15 August, 2007

AUF DEN SPUREN VON ROBERT WALSER (TEIL 2)

In seiner Geburtsstadt Biel absolvierte der aus kleinbürgerlichen Verhältnissen stammende Robert Walser (1878-1956) eine Banklehre. Ein Jahrzehnt lang, von 1896 bis 1905, lebte Walser in Zürich und Wädenswil (vgl. den Blog am 15. Juli 2007). 1905-1913 wohnte Walser in Berlin, wo er seine grossen Romane schrieb. 1913 kehrte Walser in die Schweiz zurück. Bis 1921 lebte er in Biel, anfangs 1921 übersiedelte er nach Bern, wo er für einige Monate eine Stellung als Bibliothekar im Staatsarchiv annahm.
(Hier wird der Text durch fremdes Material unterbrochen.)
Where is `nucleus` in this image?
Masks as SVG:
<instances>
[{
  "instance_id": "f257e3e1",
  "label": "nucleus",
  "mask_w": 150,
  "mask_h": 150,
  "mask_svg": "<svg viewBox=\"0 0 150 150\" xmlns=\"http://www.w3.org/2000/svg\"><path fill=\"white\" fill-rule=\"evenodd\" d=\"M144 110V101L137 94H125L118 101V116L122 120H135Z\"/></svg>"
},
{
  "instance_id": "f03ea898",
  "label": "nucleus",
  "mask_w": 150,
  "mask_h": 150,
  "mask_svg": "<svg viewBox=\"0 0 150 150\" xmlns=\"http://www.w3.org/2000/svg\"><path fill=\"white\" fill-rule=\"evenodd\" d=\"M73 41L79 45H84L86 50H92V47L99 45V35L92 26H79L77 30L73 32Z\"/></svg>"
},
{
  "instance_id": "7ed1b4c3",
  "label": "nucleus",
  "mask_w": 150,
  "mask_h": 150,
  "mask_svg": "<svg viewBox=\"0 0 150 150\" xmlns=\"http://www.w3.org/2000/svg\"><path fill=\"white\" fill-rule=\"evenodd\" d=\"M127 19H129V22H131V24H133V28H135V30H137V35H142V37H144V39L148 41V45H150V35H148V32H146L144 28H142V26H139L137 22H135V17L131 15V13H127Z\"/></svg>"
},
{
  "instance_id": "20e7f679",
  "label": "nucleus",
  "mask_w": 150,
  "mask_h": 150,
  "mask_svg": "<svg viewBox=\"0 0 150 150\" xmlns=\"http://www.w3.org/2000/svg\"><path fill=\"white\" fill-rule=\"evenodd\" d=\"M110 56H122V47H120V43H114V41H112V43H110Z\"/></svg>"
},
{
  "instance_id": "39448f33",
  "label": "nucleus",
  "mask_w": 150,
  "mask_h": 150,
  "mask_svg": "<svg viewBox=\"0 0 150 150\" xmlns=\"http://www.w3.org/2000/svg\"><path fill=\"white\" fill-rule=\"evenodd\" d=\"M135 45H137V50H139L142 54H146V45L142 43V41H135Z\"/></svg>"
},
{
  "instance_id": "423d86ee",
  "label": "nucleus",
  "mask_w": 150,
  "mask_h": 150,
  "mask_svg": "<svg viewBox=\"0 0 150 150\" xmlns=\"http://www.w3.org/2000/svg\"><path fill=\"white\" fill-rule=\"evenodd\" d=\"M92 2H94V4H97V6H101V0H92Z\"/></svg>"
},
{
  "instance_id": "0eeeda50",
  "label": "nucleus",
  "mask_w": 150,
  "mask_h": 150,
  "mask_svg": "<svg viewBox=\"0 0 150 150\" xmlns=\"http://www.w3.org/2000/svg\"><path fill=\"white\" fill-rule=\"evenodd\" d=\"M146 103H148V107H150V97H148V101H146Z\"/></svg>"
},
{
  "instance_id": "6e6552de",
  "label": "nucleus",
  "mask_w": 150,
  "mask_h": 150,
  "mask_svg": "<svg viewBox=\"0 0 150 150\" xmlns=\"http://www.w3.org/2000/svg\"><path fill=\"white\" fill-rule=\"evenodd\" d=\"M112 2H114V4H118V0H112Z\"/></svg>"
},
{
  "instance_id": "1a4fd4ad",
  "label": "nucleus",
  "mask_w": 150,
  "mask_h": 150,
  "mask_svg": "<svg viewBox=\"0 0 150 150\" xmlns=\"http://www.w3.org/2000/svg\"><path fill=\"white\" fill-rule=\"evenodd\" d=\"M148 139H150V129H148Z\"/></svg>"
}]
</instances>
In Bern lebte er sehr zurückgezogen und wohnte in möblierten Zimmern, die er häufig wechselte. Anfang 1929 begab sich Walser, der schon seit einiger Zeit von Angstzuständen und Halluzinationen geplagt wurde, nach einem geistigen Zusammenbruch auf Rat eines Psychiaters und auf Drängen seiner Schwester Lisa Walser in die Heilanstalt Waldau bei Bern. 1933 wurde Walser gegen seinen Willen in seinen Heimatkanton nach Herisau versetzt. Seit Juni 1933 lebte er als Psychiatriepatient in der Ausserrhodischen Heil- und Pflegeanstalt in Herisau. Wichtigste Bezugsperson und Förderer wurde Carl Seelig aus Zürich, mit dem Walser ab 1936 zahlreiche Wanderungen unternahm. Nach dem Tod des Bruders Karl (1943) und der Schwester Lisa (1944) übernahm Seelig die Vormundschaft. Ziemlich vergessen verstarb Robert Walser am Weihnachtstag 1956 bei einem einsamen Spaziergang im Schnee auf der Wachtenegg ob Herisau.
Mit dem Robert Walser-Pfad in Herisau schuf der Schriftsteller Peter Morger (1956-2002) im Jahr 1986 den ersten Schweizer Literaturweg. Der landschaftlich reizvolle, kulturhistorisch und literarisch gehaltvolle Rundweg lädt ein zur Erkundung von Lebensstationen des Schriftstellers Robert Walser und verbindet Orte der Erinnerung. Tafeln mit Zitaten begleiten den Pfad und geben vielfältige Einblicke in Walsers Werk. Eingangs Oberdorfstrasse befindet sich der aus Jurakalk geschaffene Brunnen mit einer Skulptur von Lorenz Balmer. Er entstand 1962 "zum Andenken an den Dichter Robert Walser und seinen Bruder den Maler Karl Waser". Im “Haus für ruhige Männer“ der ehemaligen kantonalen Heil- und Pflegeanstalt Herisau verbrachte Robert Walser die letzten 23 Jahre seines Lebens. Dieses Haus und weitere Klinikgebäude wurden 1908 vom Architekturbüro Rittmeyer & Furrer, Winterthur, erstellt.



















Die Strecke durch den Roserwald zur Wachtenegg und weiter zur Rüti ist Robert Walser häufig gegangen. 13 Tafeln mit Texten von Robert Walser laden zum besinnlichen Verweilen ein, dazwischen eröffnen sich wunderbare Panoramaansichten auf Herisau und den Alpstein. Beim Abstieg von der Wachtenegg zum Bauernhof starb Robert Walser in der Schneelandschaft des Weihnachtstages 1956.

Auf dem Herisauer Friedhof fand Robert Walser seine letzte Ruhestätte. Der schlichte Grabstein befindet sich mitten im Friedhof. Inschrift auf dem Grabstein: "Ich mache meinen Gang/der führt ein Stückchen weit/und heim, dann ohne Klang/und Wort bin ich beiseit."

Literatur: Carl Seelig: Wanderungen mit Robert Walser, 1957. - Franz Hohler: 52 Wanderungen, Luchterhand 2005, daraus: Wachtenegg.